Only solution was to compile without linking and then do a separate linker run, with explicitly specifying the correct libraries to use.

Cause/Background of the problem probably was mixing ports and packages, leading to incompatible lib versions.
So, maybe switching FreeBSD.conf from *quarterly* to *latest* and then running `pkg update` could solve this problem by updating pkg libraries to latest, so they are on sync with ports.


----------



## _martin (Jan 9, 2018)

You are not wrong .. If you read the last posts in that PR I did you'll see I'm talking about the same issue. If I omit prepocessor issue (which is weird why nobody else reported a problem) it boils down to the linking issue. 

Port itself has some faulty logic during configuration stage, pkg-config returns paths for ncurses from ports when present. The whole package is built against port library and linked together with a system one. That produces garbled output when qemu is started and is unusable. 

Linker flags are -L"/usr/lib" -L"/usr/local/lib" which makes it a problem to link to a proper library when you want to use ports. I had to manually edit the linker flags to be the other way around ( -L"/usr/local/lib" -L"/usr/lib"  ) to link it successfully. Problem is what if you have some other library you want to use from system first ? I'm not aware of any library like that, only ncurses, but still ..


----------



## Snurg (Jan 9, 2018)

Yes I read your PR. And this reminded me of the ordeal of getting Firefox built back then.
I had installed it via pkg, deleted it later and tried to build it via ports, because I wanted to experiment a bit with sessionstore.js due to a bug in regard to FVWM.
As it was only one library that caused problems, I finally solved it by building that single library, putting its path at the beginning of the linker paths list.

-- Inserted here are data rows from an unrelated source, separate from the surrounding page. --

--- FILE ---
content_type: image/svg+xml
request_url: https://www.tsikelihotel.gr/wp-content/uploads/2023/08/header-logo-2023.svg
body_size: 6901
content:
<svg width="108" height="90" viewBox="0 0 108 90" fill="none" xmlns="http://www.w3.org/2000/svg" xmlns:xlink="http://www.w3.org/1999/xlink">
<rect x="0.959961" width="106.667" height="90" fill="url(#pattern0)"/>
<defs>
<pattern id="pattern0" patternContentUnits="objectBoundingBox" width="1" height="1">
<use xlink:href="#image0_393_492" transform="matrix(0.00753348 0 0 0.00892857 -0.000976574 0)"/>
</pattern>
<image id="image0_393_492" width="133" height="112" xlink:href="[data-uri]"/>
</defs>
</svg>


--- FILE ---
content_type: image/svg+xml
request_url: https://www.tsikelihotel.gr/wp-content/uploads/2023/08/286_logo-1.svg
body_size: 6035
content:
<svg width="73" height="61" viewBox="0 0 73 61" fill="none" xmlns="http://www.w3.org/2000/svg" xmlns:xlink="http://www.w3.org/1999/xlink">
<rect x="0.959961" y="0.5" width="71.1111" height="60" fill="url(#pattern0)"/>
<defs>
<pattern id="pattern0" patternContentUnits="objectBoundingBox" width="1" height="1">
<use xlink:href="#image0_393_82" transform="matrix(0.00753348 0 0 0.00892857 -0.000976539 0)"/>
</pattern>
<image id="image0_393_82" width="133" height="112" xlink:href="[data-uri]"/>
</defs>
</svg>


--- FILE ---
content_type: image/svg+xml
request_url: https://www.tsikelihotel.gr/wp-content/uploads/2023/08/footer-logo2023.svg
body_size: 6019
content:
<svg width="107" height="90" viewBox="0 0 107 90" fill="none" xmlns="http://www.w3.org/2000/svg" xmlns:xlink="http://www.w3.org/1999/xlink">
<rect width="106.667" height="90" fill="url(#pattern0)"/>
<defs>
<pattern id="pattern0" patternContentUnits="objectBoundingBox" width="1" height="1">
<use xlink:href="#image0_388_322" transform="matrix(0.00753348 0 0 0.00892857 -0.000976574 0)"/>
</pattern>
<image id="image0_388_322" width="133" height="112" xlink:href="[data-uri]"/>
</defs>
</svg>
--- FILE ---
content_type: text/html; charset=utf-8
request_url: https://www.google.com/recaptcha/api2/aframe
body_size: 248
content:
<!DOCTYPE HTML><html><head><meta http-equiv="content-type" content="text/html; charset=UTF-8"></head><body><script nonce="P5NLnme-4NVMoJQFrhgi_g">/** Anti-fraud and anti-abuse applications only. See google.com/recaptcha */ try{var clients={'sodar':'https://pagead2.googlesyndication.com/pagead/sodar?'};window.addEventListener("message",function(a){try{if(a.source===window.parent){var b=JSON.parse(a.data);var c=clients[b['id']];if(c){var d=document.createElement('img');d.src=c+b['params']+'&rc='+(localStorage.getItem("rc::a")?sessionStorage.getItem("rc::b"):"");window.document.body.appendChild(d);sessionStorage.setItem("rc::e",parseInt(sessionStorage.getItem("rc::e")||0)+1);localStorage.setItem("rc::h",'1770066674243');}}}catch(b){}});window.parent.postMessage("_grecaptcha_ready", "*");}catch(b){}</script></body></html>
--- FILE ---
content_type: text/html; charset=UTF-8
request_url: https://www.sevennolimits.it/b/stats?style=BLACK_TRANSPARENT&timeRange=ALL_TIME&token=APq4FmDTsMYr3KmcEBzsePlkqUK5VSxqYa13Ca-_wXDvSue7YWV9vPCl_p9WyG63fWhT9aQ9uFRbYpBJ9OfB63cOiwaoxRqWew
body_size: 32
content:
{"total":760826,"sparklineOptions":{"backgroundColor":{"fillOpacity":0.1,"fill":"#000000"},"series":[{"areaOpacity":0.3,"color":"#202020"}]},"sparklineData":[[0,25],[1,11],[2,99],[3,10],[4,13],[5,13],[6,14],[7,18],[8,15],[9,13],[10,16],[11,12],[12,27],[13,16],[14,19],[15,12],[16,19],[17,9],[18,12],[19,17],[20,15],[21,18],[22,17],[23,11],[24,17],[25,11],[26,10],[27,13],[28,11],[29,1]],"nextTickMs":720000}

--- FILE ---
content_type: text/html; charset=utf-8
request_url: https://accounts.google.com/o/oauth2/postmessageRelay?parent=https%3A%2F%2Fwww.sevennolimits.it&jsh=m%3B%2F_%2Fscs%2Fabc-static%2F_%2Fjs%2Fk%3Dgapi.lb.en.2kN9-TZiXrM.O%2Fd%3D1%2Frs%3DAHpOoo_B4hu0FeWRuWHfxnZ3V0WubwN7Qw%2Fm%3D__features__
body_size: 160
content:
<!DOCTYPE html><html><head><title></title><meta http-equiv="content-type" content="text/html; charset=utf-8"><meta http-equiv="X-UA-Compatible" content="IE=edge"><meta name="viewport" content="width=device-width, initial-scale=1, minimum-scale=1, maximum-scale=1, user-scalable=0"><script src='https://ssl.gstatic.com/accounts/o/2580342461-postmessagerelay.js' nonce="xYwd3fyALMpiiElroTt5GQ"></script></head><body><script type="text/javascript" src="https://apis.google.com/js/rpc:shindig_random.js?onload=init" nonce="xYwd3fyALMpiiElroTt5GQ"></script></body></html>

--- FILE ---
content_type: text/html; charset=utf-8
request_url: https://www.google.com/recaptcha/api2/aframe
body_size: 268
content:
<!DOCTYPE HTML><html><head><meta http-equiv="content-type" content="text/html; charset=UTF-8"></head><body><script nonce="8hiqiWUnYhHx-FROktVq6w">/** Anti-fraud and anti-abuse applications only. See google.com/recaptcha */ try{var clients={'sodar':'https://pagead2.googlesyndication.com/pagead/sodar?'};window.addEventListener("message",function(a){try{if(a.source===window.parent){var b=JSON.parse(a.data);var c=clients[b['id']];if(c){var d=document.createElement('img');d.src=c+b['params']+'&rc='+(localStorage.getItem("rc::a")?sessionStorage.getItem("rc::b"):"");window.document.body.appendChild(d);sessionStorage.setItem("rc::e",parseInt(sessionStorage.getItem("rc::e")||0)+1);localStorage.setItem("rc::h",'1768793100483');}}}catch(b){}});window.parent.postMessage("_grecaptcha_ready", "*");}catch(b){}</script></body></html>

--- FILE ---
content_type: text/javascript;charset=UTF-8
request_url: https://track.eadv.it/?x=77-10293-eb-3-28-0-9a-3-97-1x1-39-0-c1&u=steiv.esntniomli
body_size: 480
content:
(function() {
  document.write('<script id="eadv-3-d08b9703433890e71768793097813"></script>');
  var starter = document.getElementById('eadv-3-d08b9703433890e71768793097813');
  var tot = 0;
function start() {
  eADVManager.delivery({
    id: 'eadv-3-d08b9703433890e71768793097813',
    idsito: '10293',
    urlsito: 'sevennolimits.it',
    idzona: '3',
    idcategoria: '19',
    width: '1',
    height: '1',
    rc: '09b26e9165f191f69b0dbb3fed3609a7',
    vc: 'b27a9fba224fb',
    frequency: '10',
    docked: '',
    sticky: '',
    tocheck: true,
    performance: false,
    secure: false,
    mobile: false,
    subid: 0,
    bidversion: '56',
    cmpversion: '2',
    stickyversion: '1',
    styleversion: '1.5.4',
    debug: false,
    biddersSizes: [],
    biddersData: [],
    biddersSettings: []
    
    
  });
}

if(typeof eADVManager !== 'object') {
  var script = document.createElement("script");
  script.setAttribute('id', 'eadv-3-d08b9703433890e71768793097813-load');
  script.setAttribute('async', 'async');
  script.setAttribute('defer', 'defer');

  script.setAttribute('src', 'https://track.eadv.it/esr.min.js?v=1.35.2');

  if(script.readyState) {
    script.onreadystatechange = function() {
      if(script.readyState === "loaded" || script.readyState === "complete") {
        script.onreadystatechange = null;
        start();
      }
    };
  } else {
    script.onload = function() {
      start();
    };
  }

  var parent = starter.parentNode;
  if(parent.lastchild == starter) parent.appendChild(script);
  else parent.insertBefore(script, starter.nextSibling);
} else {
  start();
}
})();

But I suspect this wouldn't have been necessary if I had switched from quarterly to latest versions in FreeBSD.conf.
I have somehow the feeling that most of the problems with mixing pkg and ports are related to the fact that ports are always "latest", *and so one will run into problems unless s/he switches FreeBSD.conf to "latest" immediately after base system install.*


----------



## _martin (Jan 9, 2018)

Note I'm using the "latest", or current for ports (daily portsnap) and don't mix the pkg vs port install. I think this port is just broken, but I really like to hear other voices and their experience with such installation of qemu.


----------